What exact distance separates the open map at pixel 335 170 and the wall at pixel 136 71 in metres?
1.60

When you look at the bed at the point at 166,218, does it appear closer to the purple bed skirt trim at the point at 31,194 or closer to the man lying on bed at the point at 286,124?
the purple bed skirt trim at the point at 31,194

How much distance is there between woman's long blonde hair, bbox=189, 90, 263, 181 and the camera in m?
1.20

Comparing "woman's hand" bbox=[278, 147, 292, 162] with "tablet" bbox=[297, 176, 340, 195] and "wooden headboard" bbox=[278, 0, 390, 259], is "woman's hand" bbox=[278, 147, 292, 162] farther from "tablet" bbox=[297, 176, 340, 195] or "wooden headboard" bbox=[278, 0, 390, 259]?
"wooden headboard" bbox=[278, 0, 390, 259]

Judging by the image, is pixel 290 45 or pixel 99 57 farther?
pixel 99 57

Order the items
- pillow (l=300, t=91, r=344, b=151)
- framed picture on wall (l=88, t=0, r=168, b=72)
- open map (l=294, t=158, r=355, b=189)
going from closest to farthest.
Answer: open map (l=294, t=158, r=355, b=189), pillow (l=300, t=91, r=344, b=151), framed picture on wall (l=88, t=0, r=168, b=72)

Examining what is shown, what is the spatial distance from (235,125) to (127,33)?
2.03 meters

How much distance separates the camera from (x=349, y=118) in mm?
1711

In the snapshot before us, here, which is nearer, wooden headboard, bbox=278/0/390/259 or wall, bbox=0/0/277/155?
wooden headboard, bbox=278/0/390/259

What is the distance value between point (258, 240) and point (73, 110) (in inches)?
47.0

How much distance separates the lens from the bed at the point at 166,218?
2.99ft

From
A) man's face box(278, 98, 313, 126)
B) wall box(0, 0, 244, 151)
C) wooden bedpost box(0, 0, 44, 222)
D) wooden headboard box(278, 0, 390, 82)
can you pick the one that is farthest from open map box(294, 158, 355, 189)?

_Short task_
Write out all of the rows above word for word, with no changes.

_Written answer_
What exact distance separates the open map at pixel 335 170 and the wall at pixel 136 71 in metres?
1.60

When you look at the bed at the point at 166,218, does it appear closer to the purple bed skirt trim at the point at 31,194 or closer to the man lying on bed at the point at 286,124?
the purple bed skirt trim at the point at 31,194

How much distance is there between woman's long blonde hair, bbox=189, 90, 263, 181 and the camera in m?
1.20

Comparing "woman's hand" bbox=[278, 147, 292, 162] with "tablet" bbox=[297, 176, 340, 195] and "wooden headboard" bbox=[278, 0, 390, 259], is "woman's hand" bbox=[278, 147, 292, 162] farther from "tablet" bbox=[297, 176, 340, 195] or "wooden headboard" bbox=[278, 0, 390, 259]?
"wooden headboard" bbox=[278, 0, 390, 259]

Judging by the image, is pixel 290 45 or pixel 99 57 farther?
pixel 99 57

Order the items
- pillow (l=300, t=91, r=344, b=151)
- framed picture on wall (l=88, t=0, r=168, b=72)
- open map (l=294, t=158, r=355, b=189)
going from closest to farthest.
Answer: open map (l=294, t=158, r=355, b=189), pillow (l=300, t=91, r=344, b=151), framed picture on wall (l=88, t=0, r=168, b=72)

Examining what is shown, what is the spatial distance from (235,125) to (127,33)?
2.03 meters

How much distance separates the camera from (x=349, y=118) in mm?
1711

In the snapshot before us, here, which is nearer, wooden headboard, bbox=278/0/390/259 or wall, bbox=0/0/277/155?
wooden headboard, bbox=278/0/390/259

What is the distance value between point (258, 240) and point (73, 110) (in inches)?
47.0

How much distance separates the lens from the bed at the point at 166,218?
2.99ft

From
A) man's face box(278, 98, 313, 126)
B) wall box(0, 0, 244, 151)
C) wooden bedpost box(0, 0, 44, 222)
D) wooden headboard box(278, 0, 390, 82)
can you pick the one that is farthest from open map box(294, 158, 355, 189)?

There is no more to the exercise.